Work order:
Repeat each line of the data below exactly, but skip the pictures.

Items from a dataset
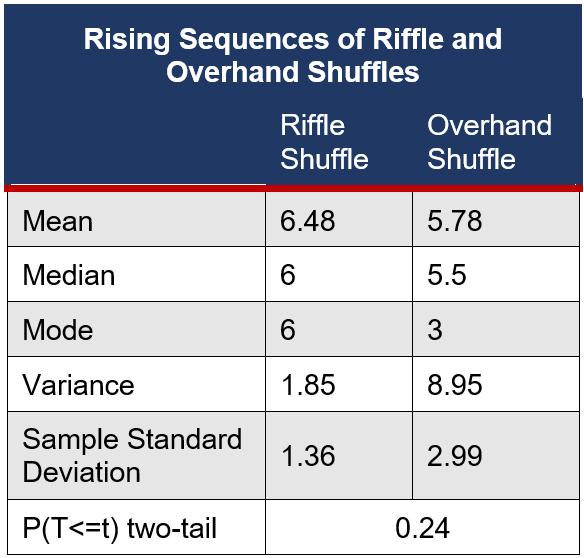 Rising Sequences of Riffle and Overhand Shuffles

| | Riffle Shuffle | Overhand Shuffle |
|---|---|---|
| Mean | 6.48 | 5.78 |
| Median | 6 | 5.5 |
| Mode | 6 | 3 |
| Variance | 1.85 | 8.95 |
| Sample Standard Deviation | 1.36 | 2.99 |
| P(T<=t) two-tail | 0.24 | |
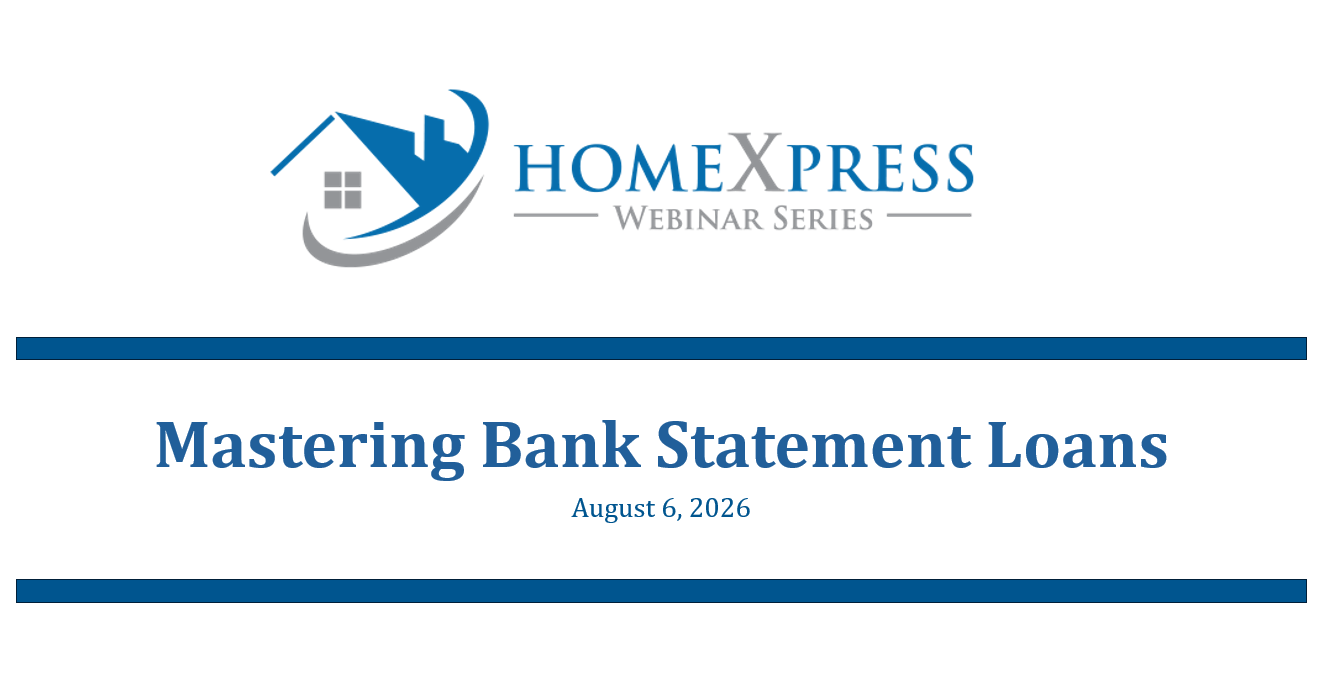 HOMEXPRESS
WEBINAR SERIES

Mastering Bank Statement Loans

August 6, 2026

Exercise result:
 Rising Sequences of Riffle and Overhand Shuffles

| | Riffle Shuffle | Overhand Shuffle |
|---|---|---|
| Mean | 6.48 | 5.78 |
| Median | 6 | 5.5 |
| Mode | 6 | 3 |
| Variance | 1.85 | 8.95 |
| Sample Standard Deviation | 1.36 | 2.99 |
| P(T<=t) two-tail | 0.24 | |
 HOMEXPRESS
WEBINAR SERIES

Mastering Bank Statement Loans

August 6, 2026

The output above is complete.